▸ EXERCISE DIRECTIONS:
Could you continue the first-person account of the 2012 Waldo Canyon Fire, picking up right after its last sentence?

▸ EXTRACT TO READ:

################

The Waldo Canyon Fire was sparked on Saturday afternoon, June 23, 2012. Over the next three days, it scorched more than 18,000 acres and destroyed 346 homes in the Mountain Shadows neighborhood of Colorado Springs, Colorado. On June 26, the fire became the most destructive in terms of property value in Colorado history. There were two fatalities. At one point, approximately 32,000 people were evacuated from the fire’s path. There were no lightning strikes the day the fire started. An investigation into the cause continues as of this writing.
Saturday evening, a friend who is married to a firefighter in the Colorado Springs Fire Department posted on Facebook that she was evacuating. As her home is east of mine, with the fire to the west, after speaking with her on the phone, I decided her caution was something I should pay attention to. Other friends in Woodland Park, a mountain town about 18 miles west of Colorado Springs, called to offer refuge in the event I wanted to voluntarily evacuate. So I decided to take them up on their offer, packed my computer, hard drives, backups and camera gear, along with a suitcase, and headed for the hills!

################

▸ RECORD LIST:

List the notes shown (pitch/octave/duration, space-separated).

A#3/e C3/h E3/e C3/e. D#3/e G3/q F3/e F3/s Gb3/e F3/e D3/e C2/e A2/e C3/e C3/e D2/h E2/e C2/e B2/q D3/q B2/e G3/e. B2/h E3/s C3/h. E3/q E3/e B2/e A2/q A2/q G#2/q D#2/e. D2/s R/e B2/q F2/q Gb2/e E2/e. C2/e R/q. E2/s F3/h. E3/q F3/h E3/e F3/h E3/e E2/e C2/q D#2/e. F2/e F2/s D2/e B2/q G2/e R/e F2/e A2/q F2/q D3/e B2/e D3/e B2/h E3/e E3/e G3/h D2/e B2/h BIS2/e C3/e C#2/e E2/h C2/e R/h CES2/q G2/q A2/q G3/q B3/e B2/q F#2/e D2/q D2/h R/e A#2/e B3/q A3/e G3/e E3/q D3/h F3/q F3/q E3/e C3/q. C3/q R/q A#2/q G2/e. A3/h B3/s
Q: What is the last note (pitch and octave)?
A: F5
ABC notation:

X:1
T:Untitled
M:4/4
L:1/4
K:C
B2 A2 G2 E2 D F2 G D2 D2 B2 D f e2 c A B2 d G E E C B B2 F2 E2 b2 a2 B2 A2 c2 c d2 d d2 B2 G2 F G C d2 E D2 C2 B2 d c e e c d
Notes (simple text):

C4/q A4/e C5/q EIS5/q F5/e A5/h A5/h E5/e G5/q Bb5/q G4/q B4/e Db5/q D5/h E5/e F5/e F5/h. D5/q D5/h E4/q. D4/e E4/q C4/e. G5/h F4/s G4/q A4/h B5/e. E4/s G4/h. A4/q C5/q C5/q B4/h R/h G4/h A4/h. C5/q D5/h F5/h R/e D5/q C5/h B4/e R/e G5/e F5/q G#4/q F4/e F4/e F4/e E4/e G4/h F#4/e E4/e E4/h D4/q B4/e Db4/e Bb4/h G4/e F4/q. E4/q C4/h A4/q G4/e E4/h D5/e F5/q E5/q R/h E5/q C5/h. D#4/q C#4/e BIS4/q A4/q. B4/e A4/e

################

▸ ANSWER TO THIS PROBLEM:
Following fire engines on the way out of Colorado Springs, flames were clearly visible to the north of Cave of the Winds off of Highway 24. The firefighters exited at Manitou Springs while I proceeded west into Ute Pass, a narrow canyon, with flames directly overhead on the northeast side of the highway. The following morning (Sunday, June 24), as anticipated, Highway 24 was closed. The photo gallery in this post begins on that morning, as easterly winds had blown flames and smoke west towards Woodland Park.
Note: Photos identified with (Mobile) are from a Droid RAZR cell phone
while the others are from a Nikon D300
A day later (Monday, June 25), winds continued shifting, blowing everything east over the plains for most of the day, before shifting again that evening and blowing everything to the north.
Waking Tuesday morning (June 26), having been lulled by blue skies the day before, brought a false sense of confidence that things were getting under control. And with news in the morning incident briefing that USAF C-130 MAFFS aircraft from Peterson Air Force Base would be contributing to the firefight, I decided to head back to Colorado Springs. Because of the continuing closure of Highway 24, this decision necessitated taking a 150 mile detour through the 10 year-old Hayman Fire Burn Area (previous blog post) and on through Deckers to Denver, before turning south back to Colorado Springs. The smoke plume from the fire was clearly visible from Deckers, approximately 40 miles north of the fire.
Upon arrival in Denver, it was 110 degrees, not in Las Vegas … Denver!
As you enter Colorado Springs from the north on Interstate 25, there is an overlook providing a grand view of the U.S. Air Force Academy with the majestic Pikes Peak in the background. On this fateful afternoon, arriving at 3:25pm, the scene was quite different!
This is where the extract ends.